2007 to 2027: The shapes of things to come

What won’t change
Gerald M. Weinberg author of The Aremac Project, founder and host of the Amplifying Your Effectiveness Conference

The one thing I’ve learned from a half-century in the computer industry is that we can predict anything but the future. In other words, I predict that the future will surprise us, so to prepare for the future, we’d better stay adaptable.

Though the question “What’s coming?” seems to imply change, I feel somewhat safer predicting certain things that won’t change in the next 50 years because they haven’t changed in the past 50. First and foremost, human beings won’t change. They’ll continue to blunder around emotionally, failing to do what they know they ought to do when building and supporting computer systems. For that reason, the need for effective managers will not change, but it will grow more critical.


The computer industry

Joe Haldeman professor at MIT, author of The Forever War, winner of three Hugo Awards and four Nebula Awards for science fiction

In some not-too-distant future, the computer industry will be as obsolete as the Old South’s “peculiar institution.” Once computers are self-aware and completely networked, they will do what benefits them, regardless of the desires of the mushy mortals who invented them.


The customer age

Paul Greenberg author of CRM at the Speed of Light, President of The 56 Group

In order for CRM to have any future-meaning CRM as a strategy for customer engagement-the enterprises have to realize it’s time to cede control to the customers because the customers already have it. The ascension of wikis, blogs, podcasts, Web 2.0 and social networking, combined with the ability of the customer to easily acquire the products and services that they want from multiple places-whether it’s Best Buy, Circuit City or a local mom-and-pop shop, at roughly the same price and the same speed-have changed everything.

The move for companies is from a strategy of managing the relationship with customers to managing customer engagement so that the customer is not what we think of as a loyal customer but a customer advocate on behalf of the enterprise who can form a collaborative team. That’s a big shift in CRM.

The Thought Market What does innovation really mean? Where do ideas come from? Some come from CIO Executive Editor Elana Varon’s Innovation and IT Strategy blog at advice.cio.com.
Companies have to realize that the customer ecosystem is utterly dominant. The hard part for companies is acting on that, being transparent and making marketing the start of a conversation, as opposed to a division that pushes out hype to capture the customer’s attention. This will take CRM into the whole 2.0 world, which it’s currently not in. It will take a lot of companies a long time to get there.


The CIO evolution

Glen Salow EVP of service delivery and technology, Ameriprise Financial

When I first moved into a technology leadership role, it was all about the effective and efficient enterprise. Over the years, my focus has shifted to the client. The next 10 years will be even more about the client. The challenge will be more and more about assessing how investments that enterprises direct toward improving the quality of life for their clients translate into setting enterprise investment agendas.

Put another way, the CIO will need to evolve as a leader, from automating to enabling to delighting and from internally focused to client anticipating.

#### [GIVEN DATA]
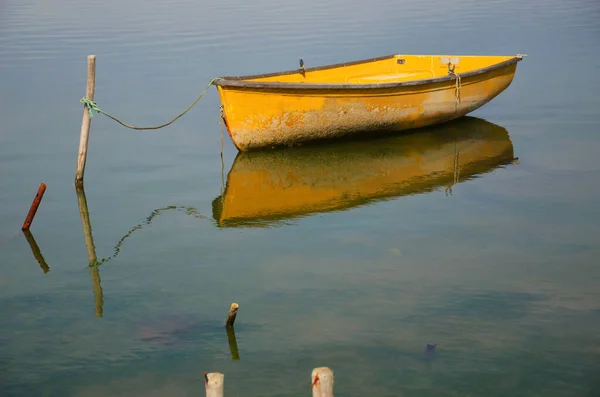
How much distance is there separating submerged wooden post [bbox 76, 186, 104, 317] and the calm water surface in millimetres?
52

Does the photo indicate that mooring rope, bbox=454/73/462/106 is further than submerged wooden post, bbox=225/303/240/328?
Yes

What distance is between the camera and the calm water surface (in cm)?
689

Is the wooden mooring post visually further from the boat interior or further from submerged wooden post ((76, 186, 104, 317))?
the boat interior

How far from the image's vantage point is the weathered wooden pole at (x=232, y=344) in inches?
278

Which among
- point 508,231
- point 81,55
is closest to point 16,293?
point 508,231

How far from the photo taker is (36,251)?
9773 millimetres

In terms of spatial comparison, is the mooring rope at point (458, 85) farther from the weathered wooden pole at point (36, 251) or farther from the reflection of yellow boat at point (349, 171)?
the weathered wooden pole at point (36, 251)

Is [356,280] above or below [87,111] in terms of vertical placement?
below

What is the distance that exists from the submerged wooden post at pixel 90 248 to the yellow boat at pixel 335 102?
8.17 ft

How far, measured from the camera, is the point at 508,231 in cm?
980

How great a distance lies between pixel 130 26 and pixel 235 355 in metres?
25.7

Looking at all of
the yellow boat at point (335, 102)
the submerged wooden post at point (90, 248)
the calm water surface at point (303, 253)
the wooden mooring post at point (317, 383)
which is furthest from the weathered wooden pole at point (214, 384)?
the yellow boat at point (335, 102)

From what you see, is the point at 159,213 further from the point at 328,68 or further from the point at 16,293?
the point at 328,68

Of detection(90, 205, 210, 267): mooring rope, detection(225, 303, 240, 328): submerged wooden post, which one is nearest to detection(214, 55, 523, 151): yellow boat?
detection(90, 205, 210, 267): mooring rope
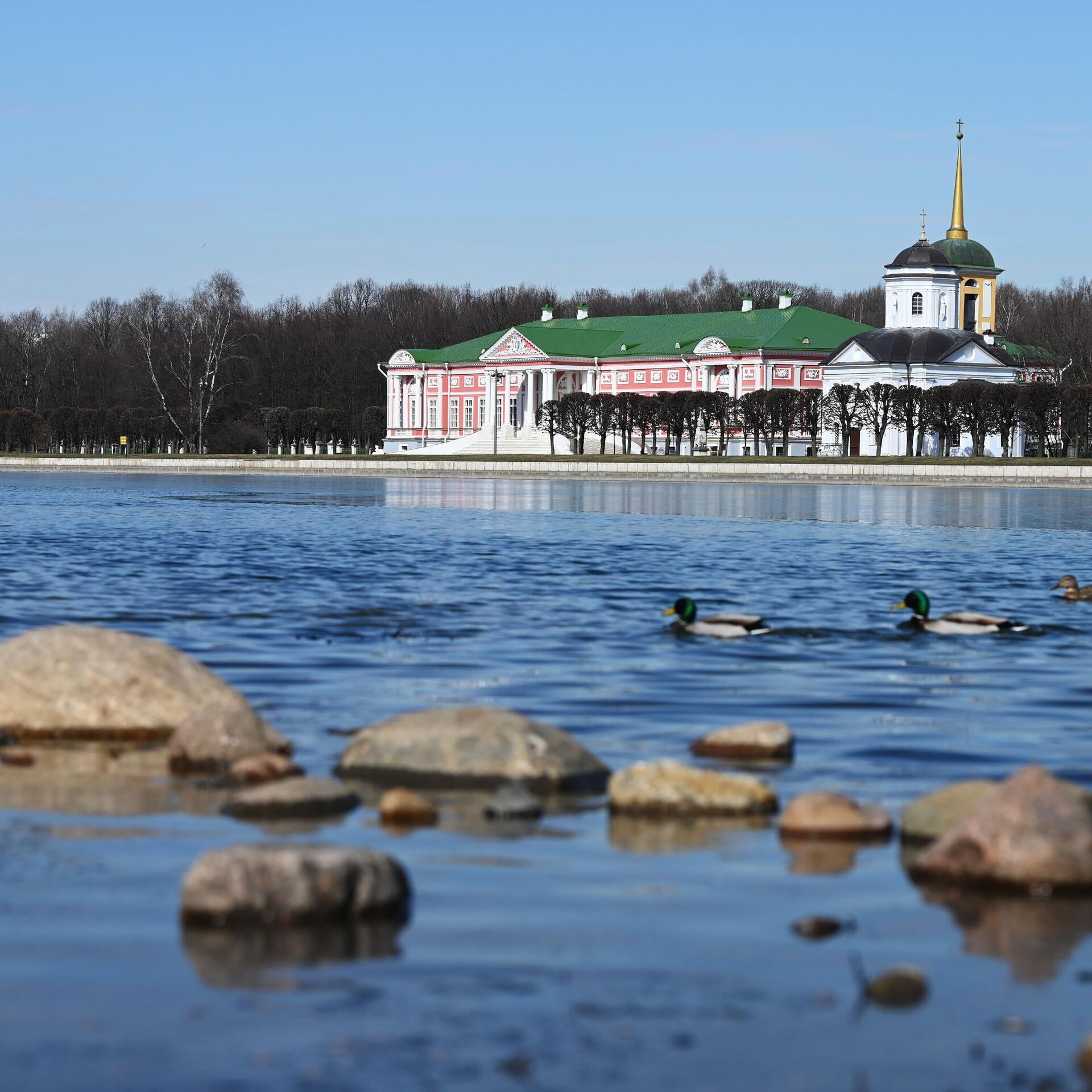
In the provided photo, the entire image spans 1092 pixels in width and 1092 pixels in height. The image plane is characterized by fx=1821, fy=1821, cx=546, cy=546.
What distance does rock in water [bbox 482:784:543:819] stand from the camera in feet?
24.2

==

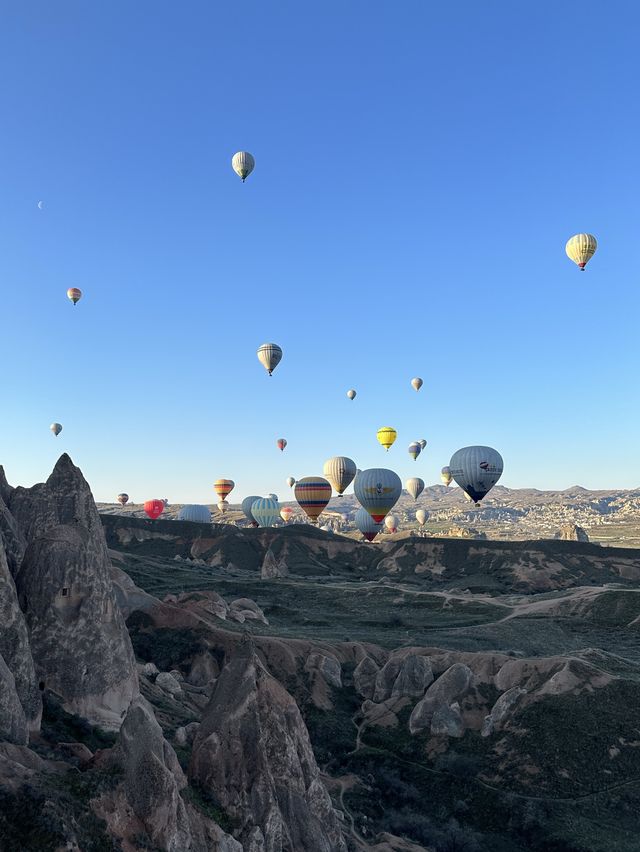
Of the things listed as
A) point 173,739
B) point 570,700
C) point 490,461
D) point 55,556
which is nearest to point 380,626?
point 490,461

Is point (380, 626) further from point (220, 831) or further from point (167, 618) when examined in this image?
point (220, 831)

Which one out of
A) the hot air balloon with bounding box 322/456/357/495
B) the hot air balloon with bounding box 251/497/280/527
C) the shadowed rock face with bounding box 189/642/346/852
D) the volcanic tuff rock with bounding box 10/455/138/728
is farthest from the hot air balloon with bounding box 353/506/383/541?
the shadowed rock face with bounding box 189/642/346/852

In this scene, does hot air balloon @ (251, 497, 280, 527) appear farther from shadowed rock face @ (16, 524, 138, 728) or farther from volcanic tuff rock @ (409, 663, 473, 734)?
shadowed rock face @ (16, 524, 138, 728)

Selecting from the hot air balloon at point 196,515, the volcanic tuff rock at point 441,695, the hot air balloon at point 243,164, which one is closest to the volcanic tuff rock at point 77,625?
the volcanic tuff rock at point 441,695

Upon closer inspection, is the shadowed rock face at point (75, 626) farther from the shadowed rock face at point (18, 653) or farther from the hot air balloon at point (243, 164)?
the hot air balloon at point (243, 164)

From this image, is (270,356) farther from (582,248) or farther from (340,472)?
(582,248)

#### [REQUIRED WORK]
• 1. Retype the stretch of the article on 2007 to 2027 from "Glen Salow EVP" through "to client anticipating.".
• 2. Render this sentence from the article on 2007 to 2027 in Spanish: "When I first moved into a technology leadership role, it was all about the effective and efficient enterprise."
• 3. According to Gerald M. Weinberg in the article on 2007 to 2027, what, first and foremost, won't change?
The records have no role in any of the tasks.

#### [TASK-BY-TASK SOLUTIONS]
• 1.
Glen Salow EVP of service delivery and technology, Ameriprise Financial

When I first moved into a technology leadership role, it was all about the effective and efficient enterprise. Over the years, my focus has shifted to the client. The next 10 years will be even more about the client. The challenge will be more and more about assessing how investments that enterprises direct toward improving the quality of life for their clients translate into setting enterprise investment agendas.

Put another way, the CIO will need to evolve as a leader, from automating to enabling to delighting and from internally focused to client anticipating.

• 2. Cuando asumí por primera vez un puesto de liderazgo tecnológico, todo giraba en torno a la empresa eficaz y eficiente.

• 3. Human beings won't change.